Task description:
Each line from the start of the records through the line containing "family: Cervidae" is to be transcribed exactly, and no other line is to be included.

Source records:

Start of Block

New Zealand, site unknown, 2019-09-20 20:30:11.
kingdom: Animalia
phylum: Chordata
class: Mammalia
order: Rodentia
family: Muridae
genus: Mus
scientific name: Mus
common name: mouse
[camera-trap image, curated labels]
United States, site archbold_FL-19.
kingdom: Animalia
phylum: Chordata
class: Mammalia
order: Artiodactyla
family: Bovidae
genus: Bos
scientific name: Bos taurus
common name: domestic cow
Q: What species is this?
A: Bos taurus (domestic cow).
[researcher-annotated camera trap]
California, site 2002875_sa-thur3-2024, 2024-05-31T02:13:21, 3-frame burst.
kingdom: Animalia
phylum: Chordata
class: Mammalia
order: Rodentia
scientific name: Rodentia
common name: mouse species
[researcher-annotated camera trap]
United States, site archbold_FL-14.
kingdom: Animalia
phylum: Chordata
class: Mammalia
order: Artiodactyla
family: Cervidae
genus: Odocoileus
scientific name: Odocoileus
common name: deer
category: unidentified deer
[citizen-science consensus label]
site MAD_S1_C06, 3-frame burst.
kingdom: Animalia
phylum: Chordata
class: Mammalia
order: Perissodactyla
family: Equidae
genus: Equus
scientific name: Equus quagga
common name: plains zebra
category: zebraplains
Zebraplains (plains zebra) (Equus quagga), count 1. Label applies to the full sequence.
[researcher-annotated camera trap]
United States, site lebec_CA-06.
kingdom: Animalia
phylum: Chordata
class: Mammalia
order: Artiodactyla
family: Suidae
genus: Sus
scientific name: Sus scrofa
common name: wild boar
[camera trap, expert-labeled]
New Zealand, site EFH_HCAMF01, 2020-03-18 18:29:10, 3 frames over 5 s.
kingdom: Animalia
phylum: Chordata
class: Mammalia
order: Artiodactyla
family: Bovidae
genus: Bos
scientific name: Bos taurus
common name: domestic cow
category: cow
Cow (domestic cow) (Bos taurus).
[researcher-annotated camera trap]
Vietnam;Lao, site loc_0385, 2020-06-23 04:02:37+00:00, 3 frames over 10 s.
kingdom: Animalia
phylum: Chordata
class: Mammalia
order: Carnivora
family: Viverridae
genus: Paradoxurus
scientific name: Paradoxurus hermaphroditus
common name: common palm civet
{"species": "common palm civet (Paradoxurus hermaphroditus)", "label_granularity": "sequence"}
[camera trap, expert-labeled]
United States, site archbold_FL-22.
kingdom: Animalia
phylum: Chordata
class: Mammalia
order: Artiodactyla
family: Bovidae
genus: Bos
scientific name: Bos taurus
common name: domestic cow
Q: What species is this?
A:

End of Block

Reply:
New Zealand, site unknown, 2019-09-20 20:30:11.
kingdom: Animalia
phylum: Chordata
class: Mammalia
order: Rodentia
family: Muridae
genus: Mus
scientific name: Mus
common name: mouse
[camera-trap image, curated labels]
United States, site archbold_FL-19.
kingdom: Animalia
phylum: Chordata
class: Mammalia
order: Artiodactyla
family: Bovidae
genus: Bos
scientific name: Bos taurus
common name: domestic cow
Q: What species is this?
A: Bos taurus (domestic cow).
[researcher-annotated camera trap]
California, site 2002875_sa-thur3-2024, 2024-05-31T02:13:21, 3-frame burst.
kingdom: Animalia
phylum: Chordata
class: Mammalia
order: Rodentia
scientific name: Rodentia
common name: mouse species
[researcher-annotated camera trap]
United States, site archbold_FL-14.
kingdom: Animalia
phylum: Chordata
class: Mammalia
order: Artiodactyla
family: Cervidae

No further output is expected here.